60歳で年金を受け取る前に、保険を見直す理由

60歳の退職前後は、給与、退職金、再雇用収入、年金、保険料のバランスが一気に変わります。そこで悩みやすいのが、 年金繰上げ受給 を選んで早く現金収入を確保するべきか、生命保険を残して家族の保障を優先するべきかという問題です。
日本年金機構の案内では、老齢基礎年金・老齢厚生年金は原則65歳から受け取れますが、希望すれば60歳から65歳になるまでの間に繰上げ請求できます。ただし、請求時期に応じて年金額は減額され、減額率は一生変わりません。2026年6月時点では、昭和37年4月2日以降生まれの方の減額率は1カ月あたり0.4%、60歳0カ月で請求した場合は最大24%です。制度の詳細は(年金の繰上げ受給)で確認できます。
この記事では、退職前後の60歳が年金繰上げ受給と生命保険をどう考えるべきかを、生活費、家族保障、税金・資産形成の3基準で整理します。保険料が重いと感じていても、すぐ解約ではなく、年金見込額、65歳までの不足額、残すべき保障額を並べて確認するところから始めましょう。

退職前60歳が最初に確認したい3基準

  • 1
    65歳までの生活費不足が、退職金や預貯金でどれくらい埋まるかを確認します。
  • 2
    年金を繰上げた場合の生涯減額が、65歳以降の家計にどの程度影響するかを試算します。
  • 3
    配偶者や扶養家族がいる場合は、死亡保障をいつまで残す必要があるかを確認します。
  • 4
    医療保険やがん保険は、公的医療保険と貯蓄で対応できる自己負担額を比べます。
  • 5
    NISA、iDeCo、退職金の受け取り方と生命保険料控除をまとめて確認します。

判断基準1:65歳までの生活費不足を数字で見る

年金繰上げ受給を検討する最大の理由は、60歳から65歳までの収入の空白を埋めたいからです。定年退職後に再雇用で働く場合でも、現役時代より収入が下がるケースは少なくありません。まずは、毎月の生活費から再雇用収入、企業年金、退職金の取り崩し可能額を差し引き、5年間の不足額を出します。
たとえば、毎月の生活費が28万円、再雇用収入の手取りが18万円なら、月10万円、5年間で600万円の不足です。この不足を預貯金で十分まかなえるなら、年金を急いで繰上げる必要性は下がります。
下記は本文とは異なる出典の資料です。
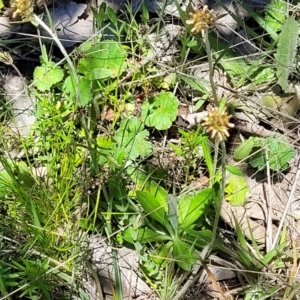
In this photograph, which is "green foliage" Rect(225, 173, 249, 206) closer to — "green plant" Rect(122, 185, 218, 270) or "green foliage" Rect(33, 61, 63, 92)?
"green plant" Rect(122, 185, 218, 270)

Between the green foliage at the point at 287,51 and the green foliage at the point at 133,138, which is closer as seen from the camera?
the green foliage at the point at 133,138

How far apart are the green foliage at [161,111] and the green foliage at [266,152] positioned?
242 millimetres

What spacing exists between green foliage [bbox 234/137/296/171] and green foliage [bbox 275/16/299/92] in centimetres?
22

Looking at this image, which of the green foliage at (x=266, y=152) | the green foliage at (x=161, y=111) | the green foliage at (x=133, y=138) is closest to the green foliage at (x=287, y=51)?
the green foliage at (x=266, y=152)

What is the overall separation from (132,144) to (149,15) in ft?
1.99

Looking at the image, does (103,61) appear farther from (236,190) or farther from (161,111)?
(236,190)

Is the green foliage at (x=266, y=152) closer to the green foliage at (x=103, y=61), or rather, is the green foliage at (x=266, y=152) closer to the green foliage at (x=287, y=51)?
the green foliage at (x=287, y=51)

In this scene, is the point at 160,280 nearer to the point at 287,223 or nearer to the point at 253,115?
the point at 287,223

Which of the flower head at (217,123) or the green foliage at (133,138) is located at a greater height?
the flower head at (217,123)

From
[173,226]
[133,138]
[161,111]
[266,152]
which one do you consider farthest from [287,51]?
[173,226]

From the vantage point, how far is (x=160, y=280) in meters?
1.60

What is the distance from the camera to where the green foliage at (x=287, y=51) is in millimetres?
1866

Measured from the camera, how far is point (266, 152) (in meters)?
1.76

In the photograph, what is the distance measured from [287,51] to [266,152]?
14.5 inches
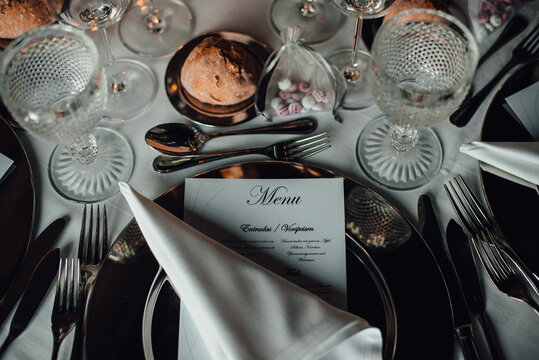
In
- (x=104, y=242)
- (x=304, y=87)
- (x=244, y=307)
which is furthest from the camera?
(x=304, y=87)

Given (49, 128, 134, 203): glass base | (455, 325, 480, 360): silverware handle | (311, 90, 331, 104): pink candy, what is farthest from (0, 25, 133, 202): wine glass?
(455, 325, 480, 360): silverware handle

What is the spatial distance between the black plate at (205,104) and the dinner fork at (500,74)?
1.14 feet

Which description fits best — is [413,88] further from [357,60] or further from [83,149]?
[83,149]

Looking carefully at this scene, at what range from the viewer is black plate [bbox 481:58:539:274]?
554 millimetres

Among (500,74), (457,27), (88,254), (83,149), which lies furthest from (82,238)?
(500,74)

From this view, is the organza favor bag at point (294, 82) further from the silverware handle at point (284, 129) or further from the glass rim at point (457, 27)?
the glass rim at point (457, 27)

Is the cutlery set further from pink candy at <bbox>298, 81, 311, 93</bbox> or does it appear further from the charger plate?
pink candy at <bbox>298, 81, 311, 93</bbox>

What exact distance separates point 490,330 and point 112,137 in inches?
25.6

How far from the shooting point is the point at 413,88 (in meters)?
0.54

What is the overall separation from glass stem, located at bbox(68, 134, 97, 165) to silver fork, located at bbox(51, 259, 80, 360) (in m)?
0.17

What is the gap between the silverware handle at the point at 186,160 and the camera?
2.08 ft

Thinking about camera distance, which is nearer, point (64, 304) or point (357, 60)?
point (64, 304)

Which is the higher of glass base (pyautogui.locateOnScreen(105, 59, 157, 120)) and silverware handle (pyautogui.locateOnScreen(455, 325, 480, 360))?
glass base (pyautogui.locateOnScreen(105, 59, 157, 120))

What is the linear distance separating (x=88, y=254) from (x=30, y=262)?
85 mm
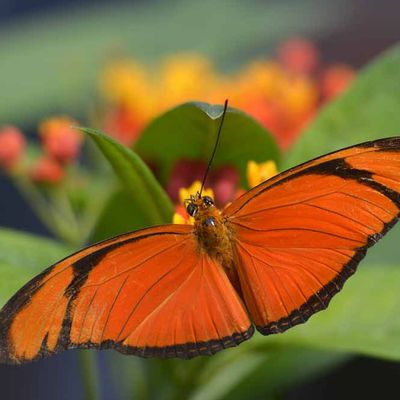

逆に、預貯金が少なく、生活費の赤字をカードローンや保険の解約返戻金だけで埋める状態なら、年金繰上げ受給も現実的な選択肢になります。
総務省の2025年家計調査では、65歳以上の夫婦のみの無職世帯の消費支出は月263,979円、実収入は月254,395円、消費支出と税・社会保険料などを含めた不足分は月42,434円でした。単身無職世帯でも不足分は月29,980円です。詳しくは(家計調査報告 2025年平均結果の概要)に掲載されています。自分の家計が平均より多いか少ないかではなく、固定費、医療費、車、自宅修繕費まで含めた「わが家の数字」で見ることが大切です。

60歳から年金をもらえば保険料は楽になりますか?

年金を60歳から受け取れば、生命保険料の支払いが楽になる気がします。早くもらった方が安心でしょうか?
山中 忠 (FP1級・証券外務員一種保持)
短期的には毎月の収入が増えるため安心感はあります。ただし、減額された年金額は一生続きます。保険料を払うために年金を繰上げる前に、保障額の減額、特約整理、払込期間の確認で固定費を下げられないか見てみましょう。

繰上げ受給の減額は一生続き、取り消せない

繰上げ受給の減額率 は、60歳に近いほど大きくなります。65歳から受け取る予定の年金を60歳0カ月で請求すると、0.4%×60カ月で24%減額されます。年金額が年180万円なら、単純計算で年43万2,000円減り、受取額は年136万8,000円になります。
この差は、65歳以降の毎年の家計に影響します。特に配偶者が年下、住宅ローンが残っている、医療・介護費への不安が大きい家庭では、将来の固定収入が減ることの重みを確認する必要があります。
さらに、繰上げ請求後は原則として取り消しできません。日本年金機構は、繰上げ請求後は国民年金の任意加入や保険料の追納ができなくなること、事後重症などによる障害基礎年金・障害厚生年金を請求できなくなることも注意点として示しています。持病がある方、治療中の病気がある方、60歳以降も国民年金保険料を増やして将来の年金を厚くしたい方は、特に慎重に判断しましょう。
山中 忠 (FP1級・証券外務員一種保持)
年金の繰上げは、保険を解約するかどうか以上に戻しにくい選択です。まずは65歳までの赤字額を出し、次に保険料を軽くする余地を探す順番がおすすめです。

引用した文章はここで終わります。